Within three minutes, Liverpool made it 2-0 in the most predictable of ways.
Alexander-Arnold and Alexis Mac Allister exchanged passes on the halfway line before the former, with Ollie Watkins and Moussa Diaby standing off about five yards away, both clearly foiled by an invisible forcefield, released Mo Salah in behind. Darwin Nunez struck the Egyptian’s centre against the post and the ball rebounded in off Cash.
In the first half alone, Alexander-Arnold directly created five chances; the true amount he contributed to throughout the game was probably two or three times that, such did every move flow through him without any actual attempt from Villa to stem it.
There were chances for the visitors – Alisson saved well from Cash, John McGinn ought to have scored and Watkins and Diaby got in each other’s way from a Lucas Digne cross – but only the timely return of The True Darwin Nunez spared them a proper hammering.
The Uruguayan hit the woodwork twice and set up Salah’s goal as he thrived in the space Villa insisted upon vacating.

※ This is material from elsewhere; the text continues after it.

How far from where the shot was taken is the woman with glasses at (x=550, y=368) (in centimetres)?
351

His missed header from a matter of yards when faced with a largely open net from Salah’s cross early in the second half was life-affirmingly nonsensical after his Newcastle ridiculousness.
Liverpool’s Mohamed Salah celebrates
But this game was the story of Alexander-Arnold and a problem Aston Villa bizarrely refused to ever address. The Liverpool player’s final action before being substituted as an injury precaution in the 70th minute was to saunter through from his own half to shoot as supposed opponents backed off with no pretence of a challenge.
None of those defenders are Roger Johnson – although Pau Torres tried his damnedest to produce such levels – and Alexander-Arnold, for all his talents, is not peak Yaya Toure. Yet the impressions were passable.
In successive weeks, teams have shown us precisely how and how not to deal with what Alexander-Arnold brings and where his deficiencies are. That Liverpool won both games regardless suggests their mojo has returned. Villa would just settle for some consistency.